How new top level domain names progressed this year.
What about 2015?
It wasn’t a break-through year
Hundreds more top level domain names hit the market during 2015. But adoption of new domains didn’t take off, proving what many in the industry have been saying: this is going to be a long, gradual process.
Most top level domain names have fewer than 10,000 registrations. Only 15 have 100,000 or more registrations, and all of these were aided by cheap or free registrations.
Cheap domains boost registrations
Where would we be without inexpensive domains?
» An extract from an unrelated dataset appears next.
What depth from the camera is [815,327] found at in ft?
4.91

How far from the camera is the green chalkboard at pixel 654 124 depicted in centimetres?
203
The top 15 new issues have 6.2 million registrations, representing nearly 60% of all domain registrations in new TLDs. Basically, all of these domain names have been registered by the registries themselves or at very, very inexpensive prices of a couple of dollars. (An exception might be .Club, which has a good number of full-price registrations around $10.)
What are the domains being registered for? Certainly not for “end users”, meaning they don’t do much to push the concept of new domain endings forward.
Many of these cheap domains are being marketed to people in…
China was a huge story in the domain name business this year and warrants a separate post. The role people in China played in new TLDs is interesting as well.
Chinese have registered huge swathes of short domain names in extensions like .XYZ, .Click and .Club, mostly at very low prices. This is great for the registries and gives them more money to promote their extensions.
One of the amazing and often overlook aspects of this is that people in China can’t even use these domain names if they purchase them at their favored Chinese domain name registrars! That will likely change in 2016, although it’s not like many of these short domains will be put to use.
Many new TLD operators have business models that can’t support their relatively low registration volumes so far. Some are turning to the secondary market to auction off their entire strings.
Some of the registries doing this aren’t necessarily failing. They just see that other registries are willing to put a higher valuation on their string than it’s worth to them, so they test the waters. (It might be more valuable to a portfolio player that doesn’t have as much dedicated overhead.)
Others have truly failed. .HIV went to auction this year after getting only a couple hundred registrations. It failed to sell in the auction, but Frank Schilling gave it mercy.
Some big publicity wins
New TLDs might not have had their “twerking moment” yet, but they certainly got more attention in 2016.
They can thank .xyz for much of this. First, HBO show Silicon Valley featured Hooli.xyz. Then, perhaps inspired by Hooli.xyz, Google purchased the domain name abc.xyz for its new holding company Alphabet.
That was big.
Another big help this year was .brand usage, and this will only grow in the years to come.
Are they a good investment?
Some registries have good business models and are making plenty of money with new domains. But what about individual domain name investors?
It remains to be seen whether investing in new domains for resale is a repeatable and viable business model. People have made some good sales, but the resale market is still dominated by .com and country code top level domain names.
Many of the higher dollar sales have also been handled directly with the registry, cutting out domain investors.